"I am Irene Norton," the woman said in a musical, young-sounding contralto. Otherwise she was undistinguished, pale face, shoulder-length brown hair. Of average height, she muffled her shape in a slit poncho and wide-bottomed slacks. That wasn't uncommon, but he didn't suppose she intended stylishness.
He half rose. She waved him back. "May I join you?" she asked. When she took a chair, the motion was lithe.
"D-do you care for a drink?" he stammered.
She gave a steady look out of a visage held expressionless. "No, gracias. This is simply a, a convenient place to meet."
"No eavesdroppers?" What an idiotic question.

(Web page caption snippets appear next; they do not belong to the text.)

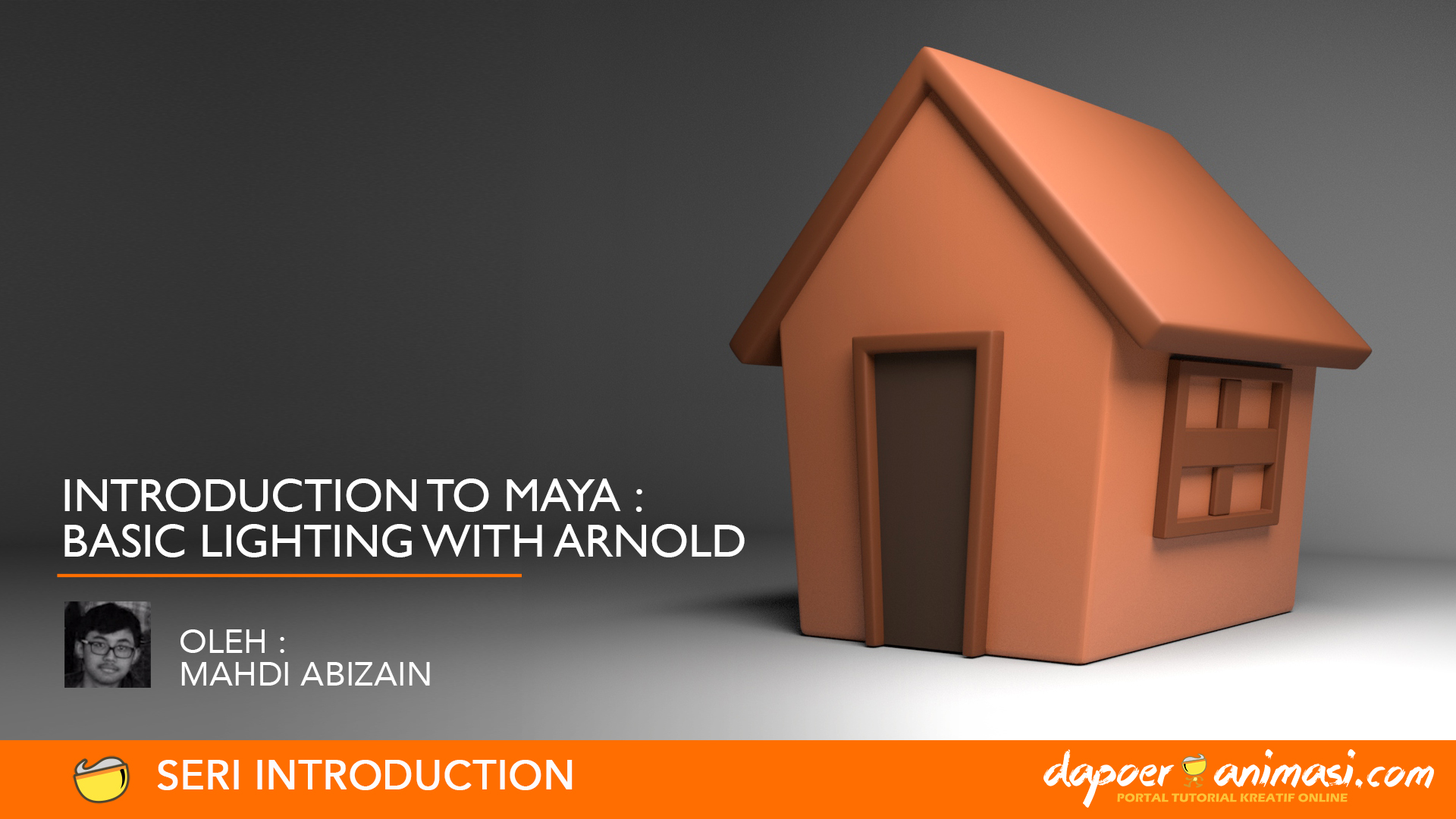Dapoer Animasi : Introduction to Maya – Basic Arnold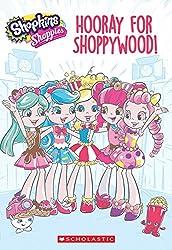 Hooray for Shoppywood! (Shopkins Shoppies)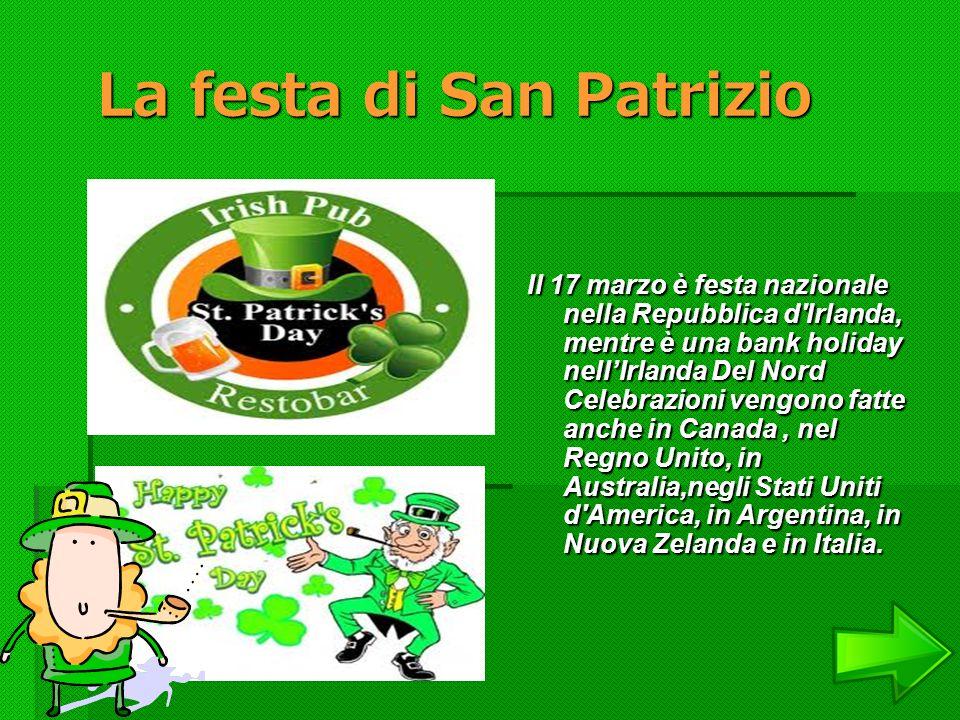La festa di San Patrizio La festa di San Patrizio Il 17 marzo è festa nazionale nella Repubblica d'Irlanda, mentre è una bank holiday nellIrlanda Del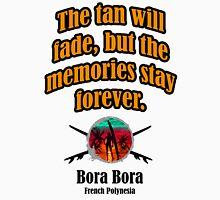 Bora Bora Day Unisex T-Shirt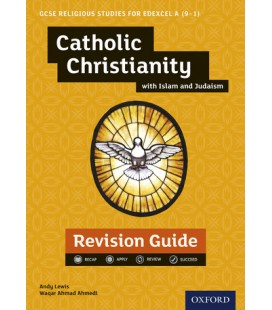 GCSE Religious Studies for Edexcel A (9-1): Catholic Christianity with Islam and Judaism Revision Guide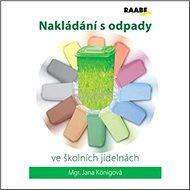 Kniha Nakládání s odpady ve školních jídelnách - Kniha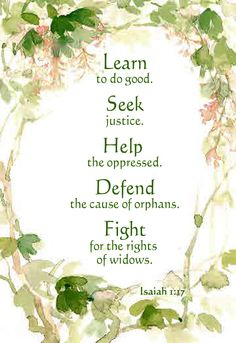 """""""Learn to do good. Seek justice. Help the oppressed. Defend the cause of orphans. Fight for the rights of widows.""""  Isaiah 1:17  ...More at http://beliefpics.christianpost.com"""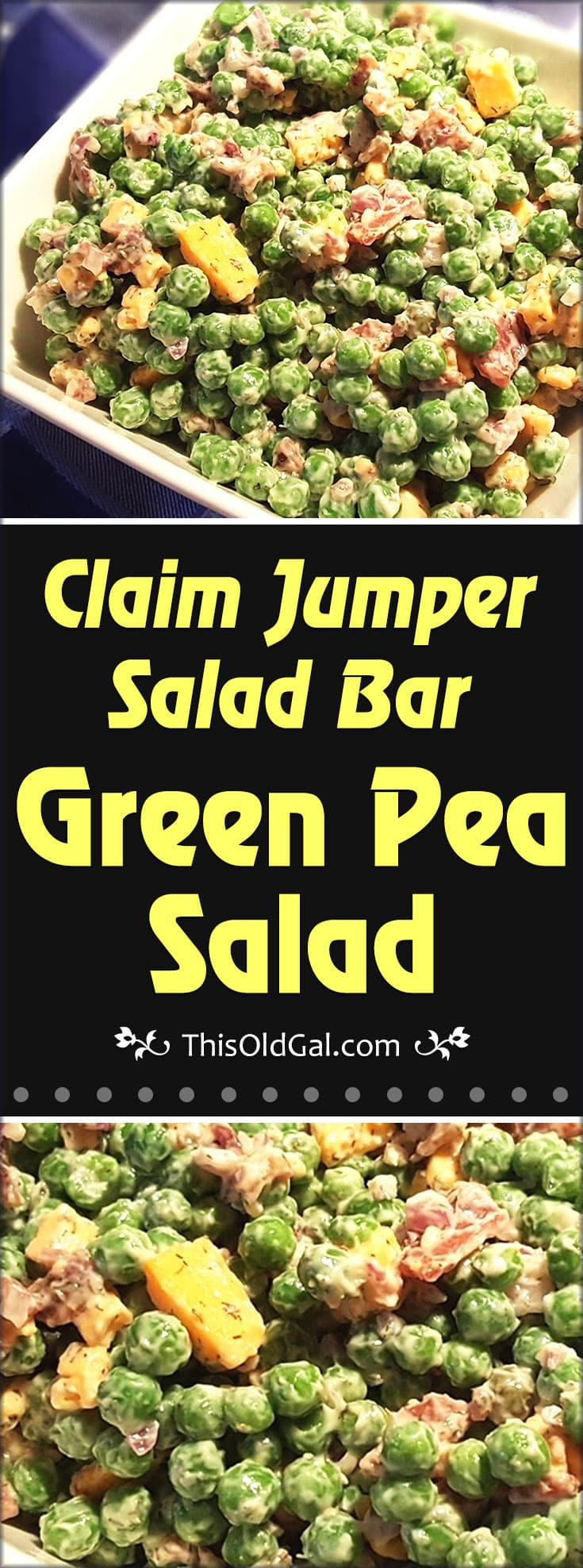 Claim Jumper Salad Bar Green Pea Salad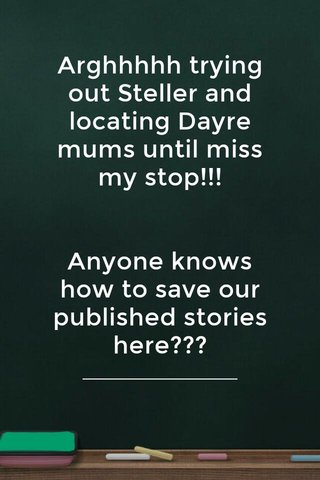 Arghhhhh trying out Steller and locating Dayre mums until miss my stop!!! Anyone knows how to save our published stories here??? Still trying to sort out things here.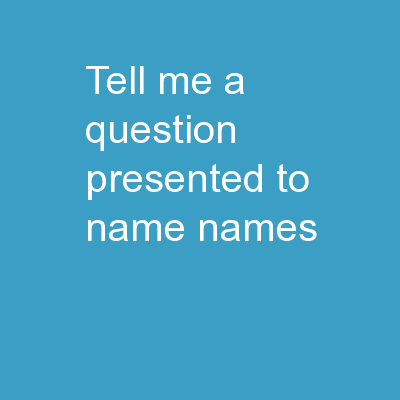 Tell me a question Presented to name/names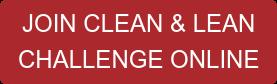 JOIN CLEAN & LEAN CHALLENGE ONLINE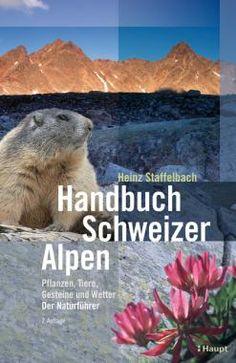 Staffelbach, Heinz «Handbuch Schweizer Alpen. Pflanzen, Tiere, Gesteine und Wetter. Der Naturführer» | 978-3-258-07638-6 | www.haupt.ch
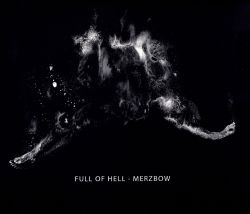 Full of Hell/Merzbow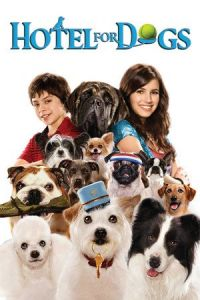 Nonton Film Hotel for Dogs (2009) Subtitle Indonesia Streaming Movie Download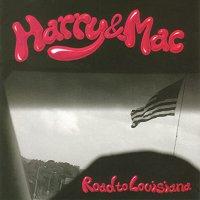 Harry  &  Mac -Road To Louisiana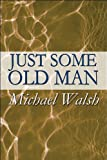 Just Some Old Man, Michael Walsh, 1451294069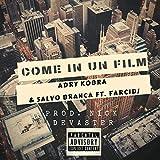 Come in un film (feat. FarciDj) [Explicit]
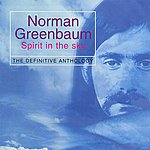 """Norman Greenbaum Spirit In The Sky """"The Definitive Anthology"""""""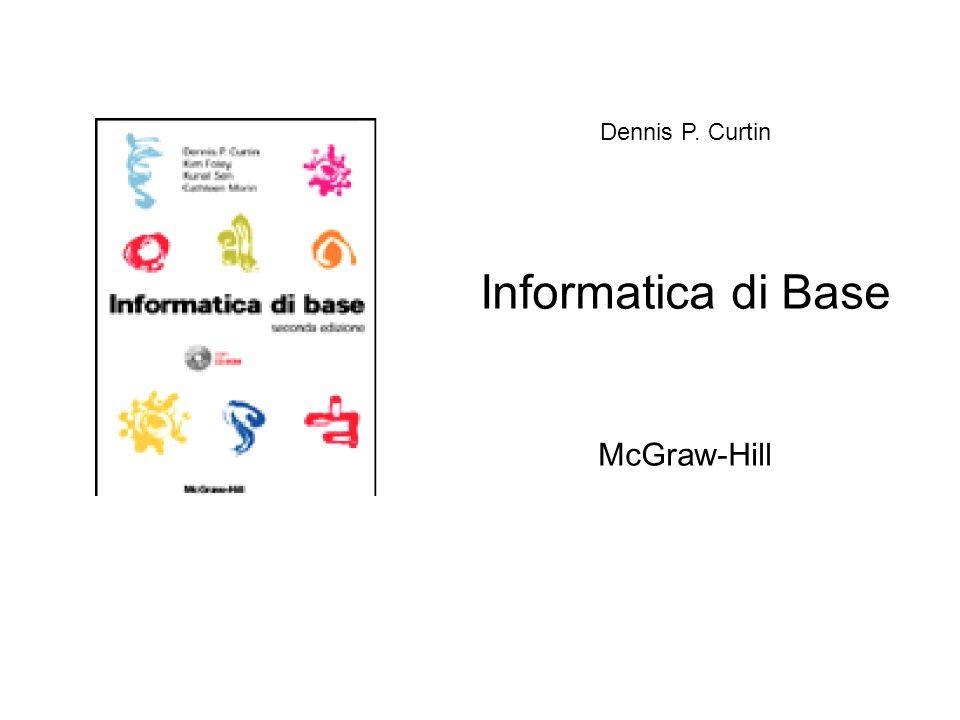 Dennis P. Curtin Informatica di Base McGraw-Hill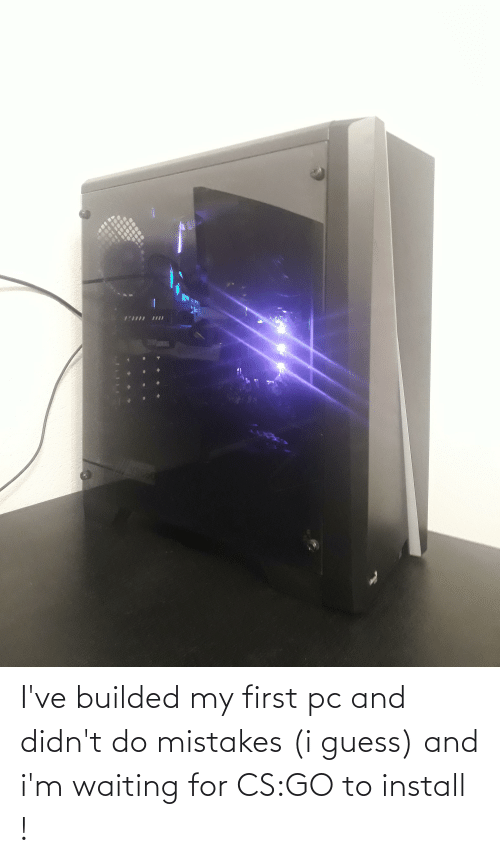 Mistakes: I've builded my first pc and didn't do mistakes (i guess) and i'm waiting for CS:GO to install !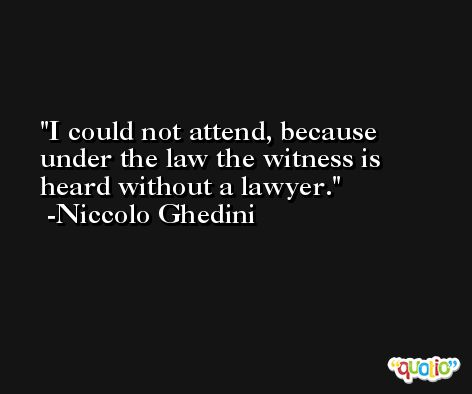 I could not attend, because under the law the witness is heard without a lawyer. -Niccolo Ghedini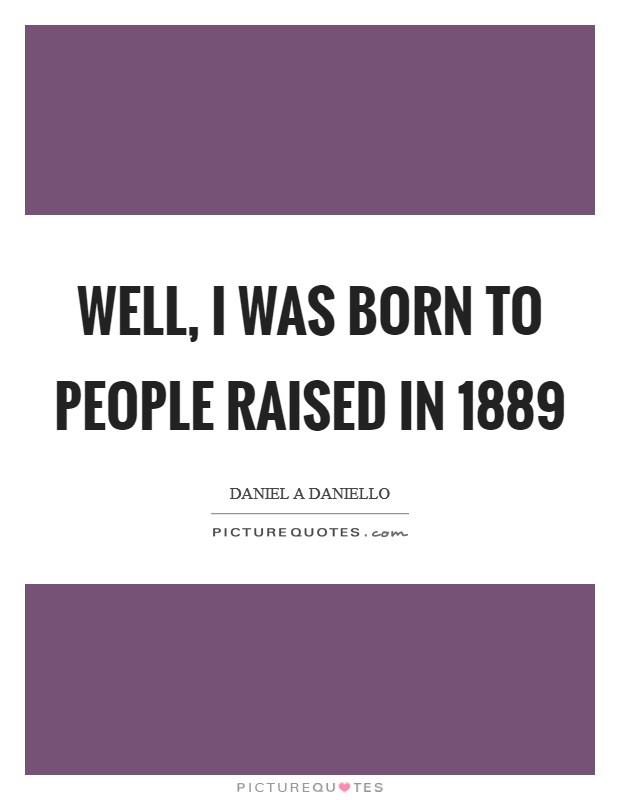 Well, I was born to people raised in 1889 Picture Quote #1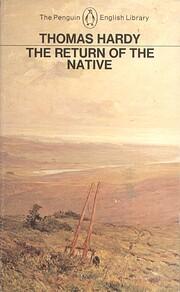 The Return of the Native (Penguin Classics)…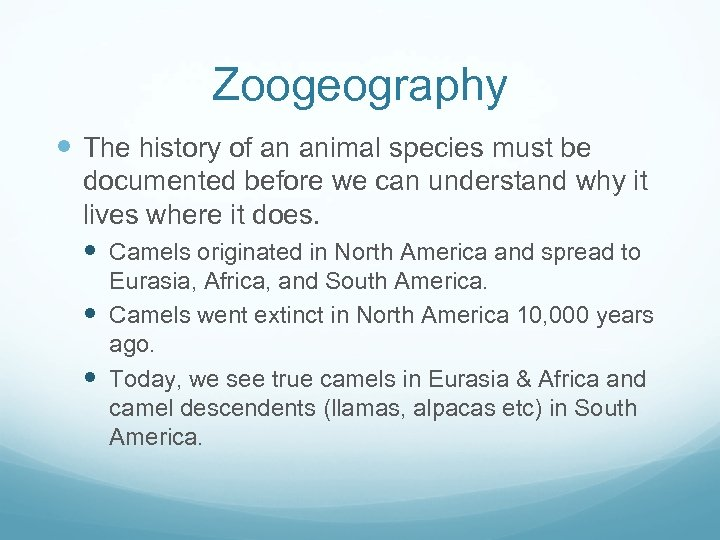 Zoogeography The history of an animal species must be documented before we can understand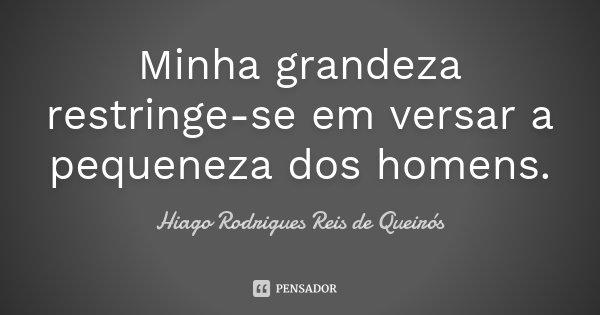 Minha grandeza restringe-se em versar a pequeneza dos homens.... Frase de Hiago Rodrigues Reis de Queirós.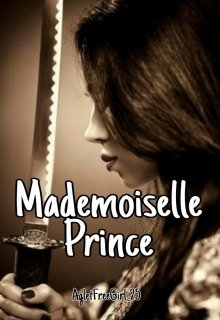 "Book. ""Mademoiselle Prince (on-Hold)"" read online"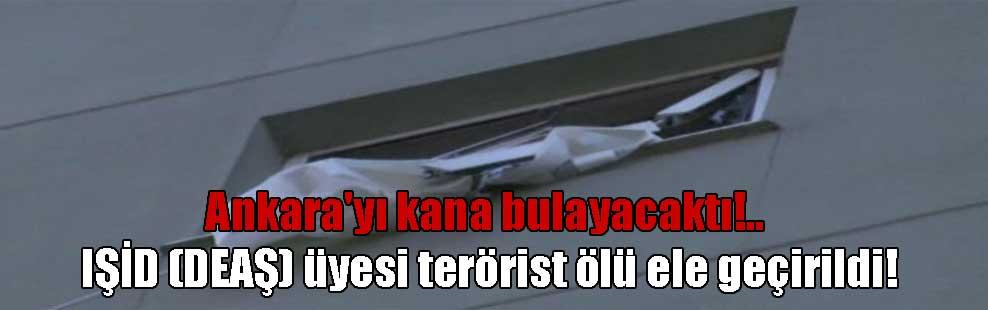 Ankara'yı kana bulayacaktı!.. IŞİD (DEAŞ) üyesi terörist ölü ele geçirildi!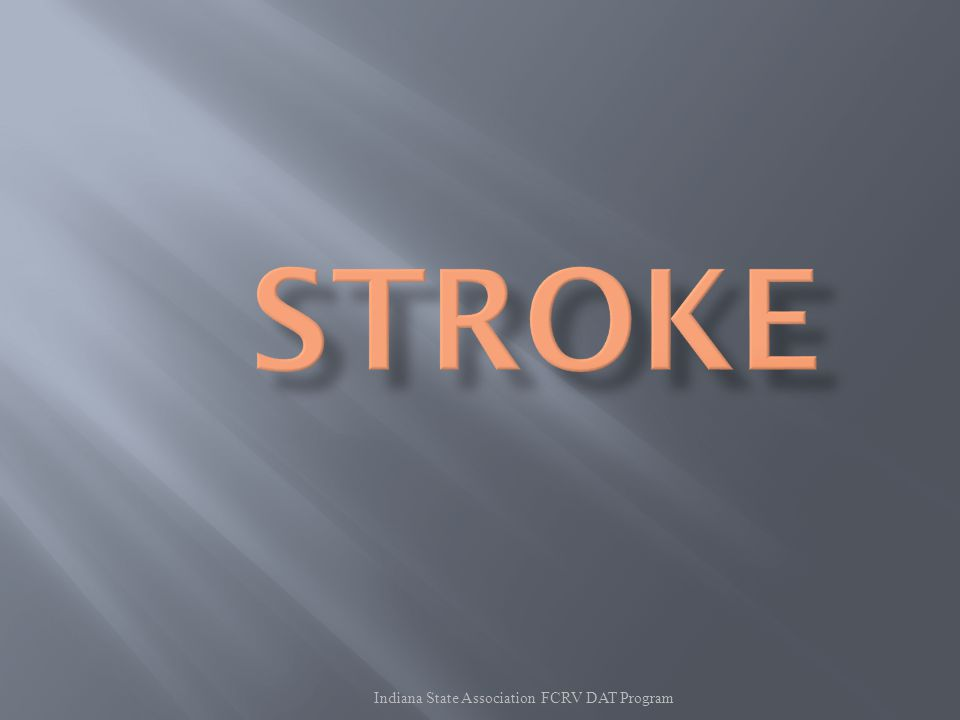  Recognizing possible stroke.  Recognizing possible Heart Attack.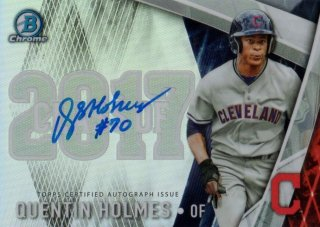2017 BOWMAN CHROME Draft Class of '17 Autographs Quentin Holmes【250枚限定】/ MINT千葉店 ジーター引きたい様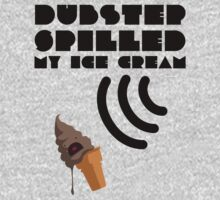 Dubstep Spilled My Icecream - Chocolate Baby Tee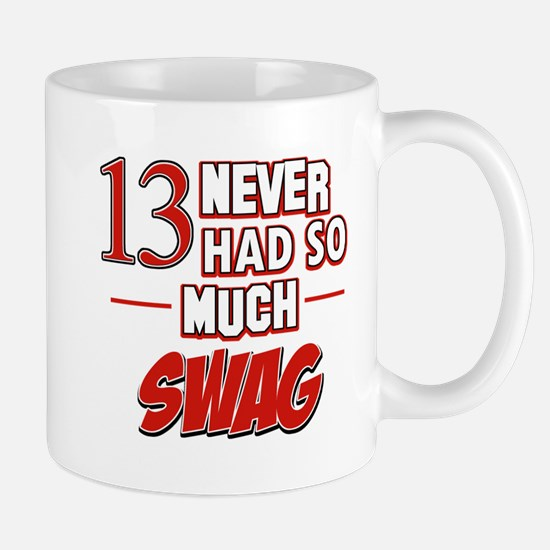13 never had so much swag Mug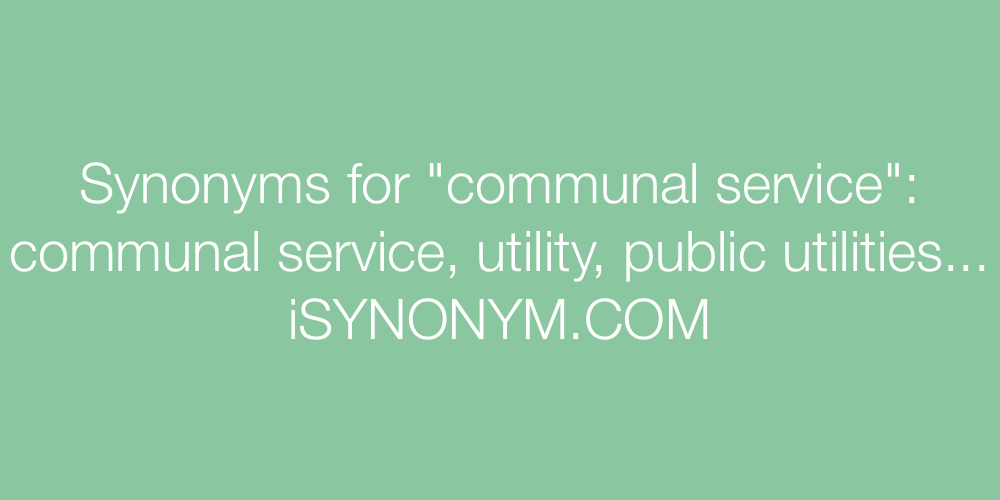 Synonyms communal service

She shook her head. "And I know the neighborhood and those who live in it, a little. Let's not waste time. We'll have to go somewhere else for serious talking, but first—" She leaned forward. Her arms came out of the poncho to rest on the table. "Has anything unusual, anything at all, happened to you on this expedition?"
"Why, uh, well—" He barked a laugh. "The whole business is unusual, isn't it?"
"I mean, have you noticed something that could suggest, oh, you're being watched?"
It came to him with a start. He should have seen earlier, when she first gestured. The hands and wrists before him were well-formed, strong, and . . . golden-brown. That was a life mask on her head.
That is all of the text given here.